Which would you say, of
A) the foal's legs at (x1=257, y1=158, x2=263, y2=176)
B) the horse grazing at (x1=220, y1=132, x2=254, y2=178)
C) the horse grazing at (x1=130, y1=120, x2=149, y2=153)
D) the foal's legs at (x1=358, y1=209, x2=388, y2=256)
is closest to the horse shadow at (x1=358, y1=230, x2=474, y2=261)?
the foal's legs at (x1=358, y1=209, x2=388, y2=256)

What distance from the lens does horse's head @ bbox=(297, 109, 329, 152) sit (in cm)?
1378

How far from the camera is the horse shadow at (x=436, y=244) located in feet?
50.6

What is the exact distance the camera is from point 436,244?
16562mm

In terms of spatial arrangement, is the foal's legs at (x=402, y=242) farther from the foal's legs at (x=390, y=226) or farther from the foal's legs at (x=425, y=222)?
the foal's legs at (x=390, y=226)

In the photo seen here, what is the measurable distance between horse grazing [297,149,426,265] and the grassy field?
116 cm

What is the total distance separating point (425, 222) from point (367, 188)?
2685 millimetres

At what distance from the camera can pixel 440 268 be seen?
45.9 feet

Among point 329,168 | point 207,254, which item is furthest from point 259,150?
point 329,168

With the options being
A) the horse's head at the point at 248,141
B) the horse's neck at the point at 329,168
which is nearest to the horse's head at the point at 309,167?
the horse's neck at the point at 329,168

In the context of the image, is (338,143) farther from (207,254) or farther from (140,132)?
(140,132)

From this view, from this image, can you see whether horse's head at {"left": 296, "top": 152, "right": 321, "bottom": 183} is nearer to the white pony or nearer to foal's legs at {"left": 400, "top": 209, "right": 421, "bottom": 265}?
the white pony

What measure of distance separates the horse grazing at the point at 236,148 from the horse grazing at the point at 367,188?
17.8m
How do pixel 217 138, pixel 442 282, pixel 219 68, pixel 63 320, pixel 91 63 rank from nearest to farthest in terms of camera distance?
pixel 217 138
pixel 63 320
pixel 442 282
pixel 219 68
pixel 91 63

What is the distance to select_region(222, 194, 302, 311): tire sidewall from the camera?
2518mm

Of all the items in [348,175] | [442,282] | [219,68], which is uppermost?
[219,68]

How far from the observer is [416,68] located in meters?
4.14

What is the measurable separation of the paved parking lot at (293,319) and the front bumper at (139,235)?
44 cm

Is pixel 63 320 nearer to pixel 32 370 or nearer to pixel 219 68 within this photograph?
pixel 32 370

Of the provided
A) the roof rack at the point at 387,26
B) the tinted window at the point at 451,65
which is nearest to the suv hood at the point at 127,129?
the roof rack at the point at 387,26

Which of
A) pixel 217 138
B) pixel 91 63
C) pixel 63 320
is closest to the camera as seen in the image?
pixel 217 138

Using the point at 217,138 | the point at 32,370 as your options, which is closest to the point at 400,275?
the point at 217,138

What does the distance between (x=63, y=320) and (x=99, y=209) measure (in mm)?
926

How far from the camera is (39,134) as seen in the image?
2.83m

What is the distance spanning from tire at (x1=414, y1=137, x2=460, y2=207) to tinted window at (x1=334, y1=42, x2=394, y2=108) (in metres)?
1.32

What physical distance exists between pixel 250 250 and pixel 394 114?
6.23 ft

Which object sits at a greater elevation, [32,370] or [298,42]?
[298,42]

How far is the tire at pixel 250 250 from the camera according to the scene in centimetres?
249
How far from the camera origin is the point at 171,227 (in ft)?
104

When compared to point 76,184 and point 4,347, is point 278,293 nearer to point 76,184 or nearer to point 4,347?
· · · ·
**Instructions for the task**
Could you output every line of the items above as a numbered list, leaving out the blank lines?

**Complete answer**
1. Which would you say, of
2. A) the foal's legs at (x1=257, y1=158, x2=263, y2=176)
3. B) the horse grazing at (x1=220, y1=132, x2=254, y2=178)
4. C) the horse grazing at (x1=130, y1=120, x2=149, y2=153)
5. D) the foal's legs at (x1=358, y1=209, x2=388, y2=256)
6. is closest to the horse shadow at (x1=358, y1=230, x2=474, y2=261)?
7. the foal's legs at (x1=358, y1=209, x2=388, y2=256)
8. What distance from the lens does horse's head @ bbox=(297, 109, 329, 152) sit (in cm)?
9. 1378
10. How far from the camera is the horse shadow at (x=436, y=244) located in feet?
11. 50.6
12. What is the exact distance the camera is from point 436,244?
13. 16562mm
14. In terms of spatial arrangement, is the foal's legs at (x=402, y=242) farther from the foal's legs at (x=390, y=226) or farther from the foal's legs at (x=425, y=222)?
15. the foal's legs at (x=390, y=226)
16. In the photo seen here, what is the measurable distance between horse grazing [297,149,426,265] and the grassy field?
17. 116 cm
18. What is the total distance separating point (425, 222) from point (367, 188)?
19. 2685 millimetres
20. At what distance from the camera can pixel 440 268 be seen?
21. 45.9 feet
22. Among point 329,168 | point 207,254, which item is furthest from point 259,150?
23. point 329,168
24. With the options being
25. A) the horse's head at the point at 248,141
26. B) the horse's neck at the point at 329,168
27. which is nearest to the horse's head at the point at 309,167?
28. the horse's neck at the point at 329,168
29. In the context of the image, is (338,143) farther from (207,254) or farther from (140,132)?
30. (140,132)
31. From this view, from this image, can you see whether horse's head at {"left": 296, "top": 152, "right": 321, "bottom": 183} is nearer to the white pony or nearer to foal's legs at {"left": 400, "top": 209, "right": 421, "bottom": 265}?
32. the white pony
33. What measure of distance separates the horse grazing at the point at 236,148 from the horse grazing at the point at 367,188?
34. 17.8m
35. How do pixel 217 138, pixel 442 282, pixel 219 68, pixel 63 320, pixel 91 63 rank from nearest to farthest in terms of camera distance?
36. pixel 217 138
37. pixel 63 320
38. pixel 442 282
39. pixel 219 68
40. pixel 91 63
41. What is the distance to select_region(222, 194, 302, 311): tire sidewall from the camera?
42. 2518mm
43. Of all the items in [348,175] | [442,282] | [219,68], which is uppermost?
44. [219,68]
45. How far from the observer is [416,68] located in meters?
46. 4.14
47. What is the measurable separation of the paved parking lot at (293,319) and the front bumper at (139,235)?
48. 44 cm
49. Is pixel 63 320 nearer to pixel 32 370 or nearer to pixel 219 68 within this photograph?
50. pixel 32 370
51. Of the provided
52. A) the roof rack at the point at 387,26
53. B) the tinted window at the point at 451,65
54. which is nearest to the suv hood at the point at 127,129?
55. the roof rack at the point at 387,26
56. Which of
57. A) pixel 217 138
58. B) pixel 91 63
59. C) pixel 63 320
60. is closest to the camera as seen in the image?
61. pixel 217 138
62. Using the point at 217,138 | the point at 32,370 as your options, which is closest to the point at 400,275?
63. the point at 217,138
64. What does the distance between (x=63, y=320) and (x=99, y=209) measure (in mm)?
65. 926
66. How far from the camera is (39,134) as seen in the image?
67. 2.83m
68. What is the distance spanning from tire at (x1=414, y1=137, x2=460, y2=207) to tinted window at (x1=334, y1=42, x2=394, y2=108) (in metres)?
69. 1.32
70. What physical distance exists between pixel 250 250 and pixel 394 114?
71. 6.23 ft
72. Which object sits at a greater elevation, [32,370] or [298,42]?
73. [298,42]
74. How far is the tire at pixel 250 250 from the camera according to the scene in centimetres?
75. 249
76. How far from the camera origin is the point at 171,227 (in ft)?
77. 104
78. When compared to point 76,184 and point 4,347, is point 278,293 nearer to point 76,184 or nearer to point 4,347?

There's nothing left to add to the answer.